La liberté d’établissement comporte l’accès aux activités non salariées et leur exercice, ainsi que la constitution et la gestion d’entreprises, et notamment de sociétés au sens de l’article 48, deuxième alinéa, dans les conditions définies par la législation du pays d’établissement pour ses propres ressortissants, sous réserve des dispositions du chapitre relatif aux capitaux.»

6       L’article 49, premier alinéa, CE énonce:

«Dans le cadre des dispositions ci-après, les restrictions à la libre prestation des services à l’intérieur de la Communauté sont interdites à l’égard des ressortissants des États membres établis dans un pays de la Communauté autre que celui du destinataire de la prestation.»

 La réglementation nationale

7       L’article 1er de l’arrêté royal, du 20 juillet 2001, relatif à l’immatriculation des véhicules (Moniteur belge du 8 août 2001, p. 27031), précise:

«Pour l’application du présent arrêté, il faut entendre par:

[…]

27°      établissement fixe:

–       un établissement durable et matériel où une personne morale a son siège social ou son administration principale, ou le lieu où un ou plusieurs de ses organes se réunissent et prennent leurs décisions, ou le lieu où une activité relevant de son activité économique ou de son objet social est exercée ou encore où cette personne est représentée par une ou plusieurs personnes physiques agissant en son nom ou pour son compte.»

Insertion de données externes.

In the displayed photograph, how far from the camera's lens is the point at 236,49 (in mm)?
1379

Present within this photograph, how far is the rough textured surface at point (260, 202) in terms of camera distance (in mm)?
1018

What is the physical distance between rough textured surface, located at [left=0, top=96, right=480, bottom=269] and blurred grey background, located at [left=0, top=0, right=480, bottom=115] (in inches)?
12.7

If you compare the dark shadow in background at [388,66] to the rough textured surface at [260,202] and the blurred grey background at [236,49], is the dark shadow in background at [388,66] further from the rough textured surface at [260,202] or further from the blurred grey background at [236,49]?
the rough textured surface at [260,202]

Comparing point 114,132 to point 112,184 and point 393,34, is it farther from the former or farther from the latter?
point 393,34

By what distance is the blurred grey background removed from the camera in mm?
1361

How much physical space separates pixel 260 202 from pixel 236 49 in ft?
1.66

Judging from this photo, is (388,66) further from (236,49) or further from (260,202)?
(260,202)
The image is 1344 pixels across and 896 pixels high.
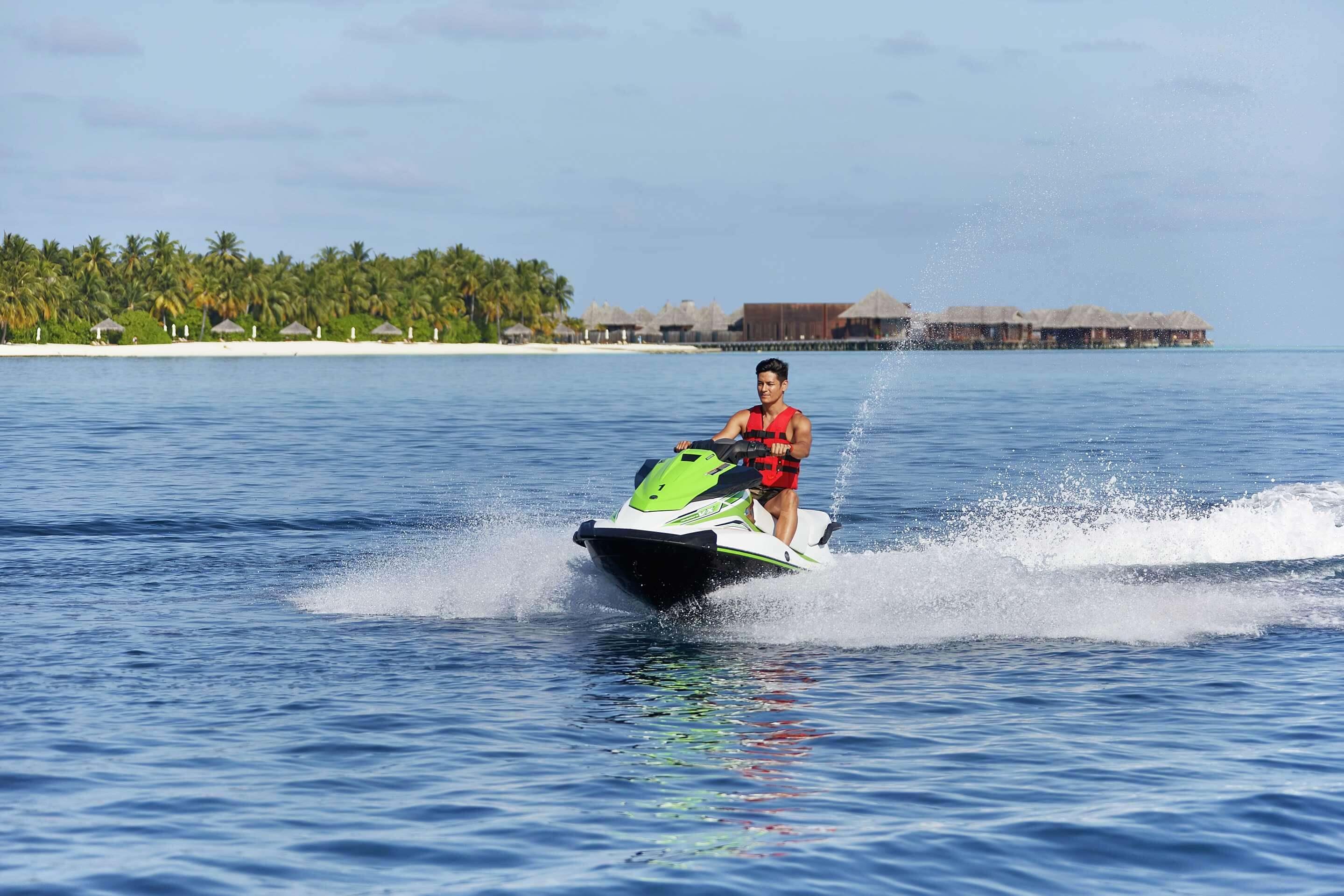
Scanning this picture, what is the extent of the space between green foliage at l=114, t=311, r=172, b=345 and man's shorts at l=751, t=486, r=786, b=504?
10902 cm

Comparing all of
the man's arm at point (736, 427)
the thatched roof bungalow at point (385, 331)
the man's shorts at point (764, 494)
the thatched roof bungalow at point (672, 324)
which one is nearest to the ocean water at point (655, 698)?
the man's shorts at point (764, 494)

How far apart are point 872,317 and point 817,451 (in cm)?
11472

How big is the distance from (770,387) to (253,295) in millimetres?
115664

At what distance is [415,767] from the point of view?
762 cm

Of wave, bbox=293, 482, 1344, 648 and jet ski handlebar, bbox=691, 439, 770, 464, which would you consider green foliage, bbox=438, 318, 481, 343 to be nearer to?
wave, bbox=293, 482, 1344, 648

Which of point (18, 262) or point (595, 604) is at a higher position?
point (18, 262)

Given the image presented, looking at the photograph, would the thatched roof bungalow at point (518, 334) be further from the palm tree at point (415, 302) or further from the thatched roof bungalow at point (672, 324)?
the thatched roof bungalow at point (672, 324)

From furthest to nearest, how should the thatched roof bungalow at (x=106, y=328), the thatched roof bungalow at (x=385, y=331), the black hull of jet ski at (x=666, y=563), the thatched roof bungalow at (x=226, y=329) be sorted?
the thatched roof bungalow at (x=385, y=331)
the thatched roof bungalow at (x=226, y=329)
the thatched roof bungalow at (x=106, y=328)
the black hull of jet ski at (x=666, y=563)

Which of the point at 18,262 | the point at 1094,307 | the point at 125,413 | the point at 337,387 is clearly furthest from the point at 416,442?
the point at 1094,307

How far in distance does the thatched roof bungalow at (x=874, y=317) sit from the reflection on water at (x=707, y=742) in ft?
447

8       L’article 3 dudit arrêté dispose:

«§ 1er.       Les personnes résidant en Belgique immatriculent les véhicules qu’elles souhaitent mettre en circulation en Belgique au répertoire des véhicules visés à l’article 6, même si ces véhicules sont déjà immatriculés à l’étranger.

La résidence en Belgique signifie que ces personnes répondent à une des conditions suivantes:

a)      être inscrites dans les registres de la population d’une commune belge;

b)      être inscrites dans un registre belge de commerce ou dans le registre belge de l’artisanat comme personne physique ou personne morale;

c)      en tant que personne morale n’ayant pas d’inscription dans un registre belge de commerce ou de l’artisanat, constituées par ou en vertu du droit international, étranger ou belge et disposer d’un établissement fixe en Belgique où le véhicule est géré ou utilisé.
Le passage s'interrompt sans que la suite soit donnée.